[Task goal]
For every line in the data below, check for the word "error", then state how many lines have it. Answer with the number only.

[Extracted records]
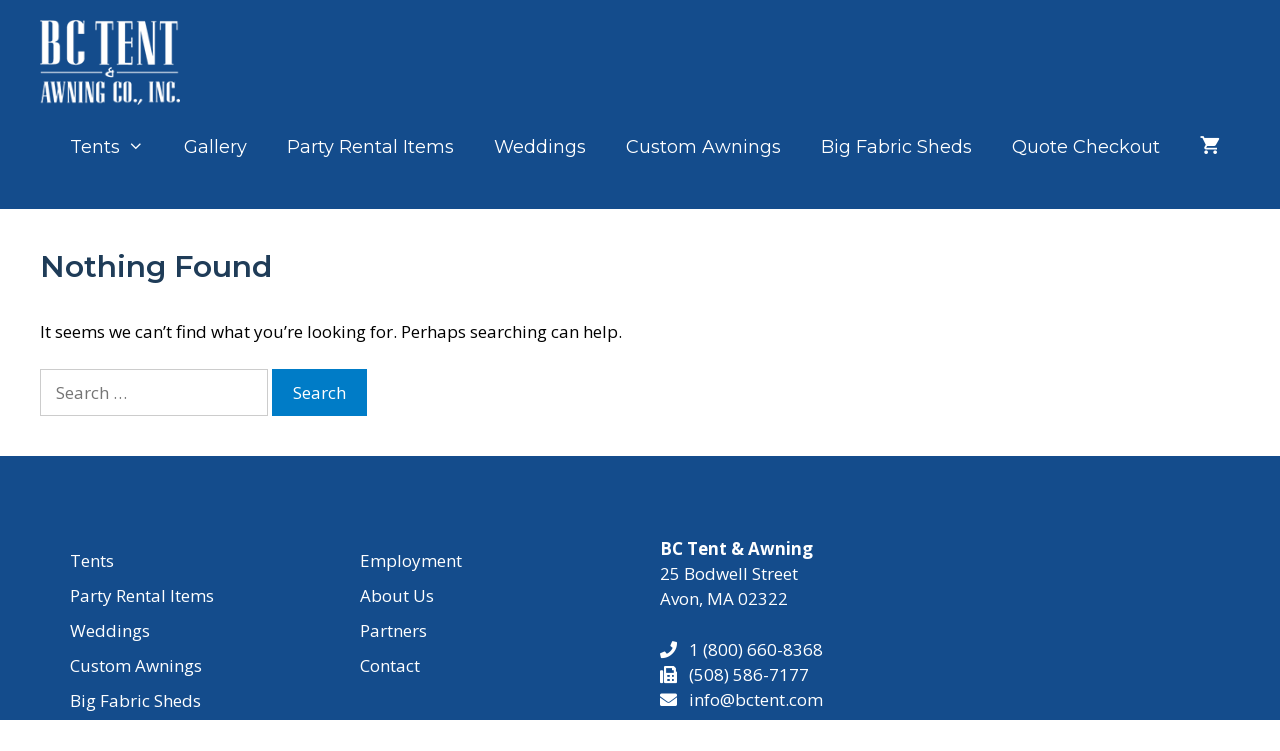

--- FILE ---
content_type: text/css
request_url: https://bctent.com/wp-content/plugins/woo-rfq-for-woocommerce/gpls_assets/css/gpls_woo_rfq.css?ver=82104
body_size: 1660
content:

.link_to_favs_page {
    display: inline;
    padding: 0;
    border: 0;
    font: inherit;
    text-decoration: underline;
    cursor: pointer;
    background: transparent;
    color: currentColor;
    -webkit-appearance: none;
    margin-top: 0.5em;
    }

.gpls_hidden {
    display: none;
    }

.gpls_revert {
    display: revert;
    }

.rfqcart-link-shop {
    display: block;
    padding: 5px;
    }

.rfqcart-link-single {
    display: block;
    padding: 5px;
    margin-top: 5px;
    /*   clear: both; */
    float: right

    }

.fqcart-link-div-shop {
    padding: 5px;
    display: block;

    }

.rfqcart-link-shop-custom {
    /*display: inline-block;*/
    float: right;
    }

.link_to_rfq_cart {
    display: inline-block;
    margin-bottom: 40px;
    }

.fqcart-link-div-shop-custom {
    max-width: 300px;

    }

.rfqcart-link-single-custom {
    display: block;
    max-width: 300px;

    }

.fqcart-link-div-single-custom {
    margin-top: 60px;

    display: block;

    }

a.gpls_product_remove {
    display: block;
    font-size: 1.5em;
    height: 1em;
    width: 1em;
    text-align: center;
    line-height: 1;
    border-radius: 100%;
    color: red;
    text-decoration: none;
    font-weight: 700;
    border: 0
    }

.gpls_rfq_set {

    visibility: visible;
    /*margin: 5px;*/
    text-align: center;
    }

.rfqcart-link {
    /*display: inline-block;*/
    margin: 10px
    }

.rfq_cart_address {
    width: 100%
    }

.gpls_woo_rfq_cart_totals {
    width: auto;
    /*float: right;*/
    margin: 0;
    clear: right;
    white-space: nowrap;
    }

.gpls_woo_rfq_wc-proceed-to-checkout .button.checkout-button {
    font-size: 1.41575em;
    white-space: nowrap;
    }

.gpls_woo_rfq_wc-proceed-to-checkout .button {
    display: block;
    text-align: center;
    margin-bottom: 1em;
    white-space: nowrap;

    }

.gpls_rfq_set_div {

    /* margin: 0.5em;
     padding: 1em;
     margin-left: 0  ;
     padding-left: 0  ;
     margin-right: 0  ;
     padding-right: 0  ;*/


    }

.link_to_rfq_page_button {
    z-index: 1000;
    }

.link_to_rfq_page_link {
    display: block;
    margin-top: 0.6em;
    z-index: 1000;
    margin-left: auto;
    margin-right: auto;
    margin-bottom: 0.6em;
    width: 100%;
    white-space: nowrap;
    font-weight: bold;

    }

.link_to_rfq_page_link_widget {
    display: block;
    margin-top: 0.6em;
    z-index: 1000;

    margin-left: 50% !important;
    margin-right: auto !important;
    margin-bottom: 0.6em;
    width: 100%;
    white-space: nowrap;
    font-weight: bold;

    }

.rfq_button {
    display: block;
    margin-top: 0.6em;
    z-index: 1000;

    margin-left: auto;
    margin-right: auto;
    position: relative;
    margin-bottom: 0.6em;
    }

.woo-rfq-customer-info {
    margin-top: 0.6em;
    z-index: 1000;

    margin-left: auto;
    margin-right: auto;
    font-weight: bold;
    font-size: 2em;
    }

.rfq-cart-message {

    width: 400px;
    }

.rfq_cart_shop_table {
    width: 100%;
    float: left;
    margin-bottom: 1em;
    }

.rfq-shop-table_customer_info {
    /*width: 50%  ;*/
    /*float: right  ;*/
    float: left;
    }

.rfq-shop-table_customer_info input[type=text] {
    /*width:100%*/
    }

.rfq-shop-table_customer_info th {
    vertical-align: middle;
    }


.rfq_checkout_form {
    /*float:right;*/
    width: auto
    }


.state_select {
    display: block;
    }

.rfq-shop-table, .update-rfq-cart {
    /*float:right;*/
    padding: 10px;
    }

.update_rfq_cart, .rfq_proceed-to-checkout {
    clear: both;;

    }


.update-rfq-cart, .rfq-cart-message {
    margin-bottom: 0.5em;

    }

.gpls-woo-rfq_update-rfq-cart_button {
    margin-top: 1em;
    }


.gpls-woo-rfq_checkout_button {
    padding: 1em;
    margin-bottom: 4em;
    margin-left: auto;
    margin-right: auto;


    }

.gpls-woo-rfq_update-rfq-cart_button {
    padding: 1em;
    margin-bottom: 4em;
    margin-left: 22.2%;
    margin-right: auto;

    padding-top: .6180469716em !important;
    padding-right: 1.41575em !important;
    padding-bottom: .6180469716em !important;
    }

.woo_rfq_after_shop_loop_button {
    position: relative;
    top: 0;
    margin-top: 0.6em;
    z-index: 1000;

    margin-left: auto;
    margin-right: auto;
    position: relative;
    margin-bottom: 0px
    }

.rfq-shop-table_customer_info .required::after {

    content: " * ";
    font-weight: bold;
    color: red;
    }

.gpls_woo_rfq_plus_customer_bid .required::after {

    content: " * ";
    font-weight: bold;
    color: red;
    }

.rfq-shop-table_customer_info td, .rfq-shop-table_customer_info th {
    padding: 0;
    text-align: left;
    }

.info_tr {
    display: block;
    }


.info_td::before {
    content: attr(data-title) "" !important;

    }

.info_tr th {
    display: block;
    }

.info_tr td {
    display: block;
    }


.info_td .error {
    color: red;
    }

.info_td .error::before {
    content: "\002a\002a";
    }

.info_td .error::after {
    content: "\002a\002a";
    }


.gpls_hidden {
    display: none;
    }


.rfq_cart_shop_table .product-thumbnail img {
    margin: 0 auto;
    max-width: 3.706325903em;
    height: auto;
    }

.gpls-woo-rfq_update-rfq-cart_button {
    /*display: inline-block;*/
    float: right;
    }

.rfq-shop-table_customer_info tr {
    display: block
    }

.quoteqty:before {
    content: "";
    margin-right: 0px;
    }

.quoteqty {
    margin-left: auto;
    margin-right: auto;
    /*display: inline-block;*/
    }

.quoteqty .qty {
    margin-top: 0.6em;
    }

.specialnocontent::after {

    content: '' !important;

    }

.image_favgpls16 {
    max-width: 16px !important
    }

.image_favgpls24 {
    ax-width: 24px !important
    }


/*
.single-product div.product form.cart {
    visibility:hidden ;
}

.single-product {
    visibility:hidden ;
}
*/

.qodef--single {
    visibility: hidden;
    }

.float_right {
    float: right;
    }

.float_left {
    float: left;
    }

.float_right {
    float: right;
    }

.clear_both {
    clear: both;
    }

.clear_left {
    clear: left;
    }

.clear_right {
    clear: right;
    }

.related .woocommerce-Price-amount > *,
.related .from > *,
.related .price > *,
.related .total > *
.related .amount > *
.related .bundle_price > * {
    visibility: visible;


    }

/*.site-header-cart *,
.widget_shopping_cart_content *
{
    visibility: visible !important ;

}*/


.nphidden {
    visibility: collapse;
    }


@media screen and (max-width: 780px) {

    .info_td .input-text, .info_td input[type=text],
    .info_td input[type=email],
    .info_td input[type=url],
    .info_td input[type=password],
    .info_td input[type=search],
    .info_td textarea {
        width: 90%;
        }

    .info_th {
        visibility: collapse;
        }

    .info_td::before {
        content: attr(data-title) "" !important;

        }

    dl.variation {

        text-align: left;
        }


    }



--- FILE ---
content_type: text/css
request_url: https://bctent.com/wp-content/uploads/elementor/css/post-8377.css?ver=1769181905
body_size: 111
content:
.elementor-8377 .elementor-element.elementor-element-f504db9 .elementor-nav-menu--main .elementor-item{padding-top:5px;padding-bottom:5px;}.elementor-8377 .elementor-element.elementor-element-f738c56 .elementor-nav-menu--main .elementor-item{padding-top:5px;padding-bottom:5px;}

[Solution for this problem]
3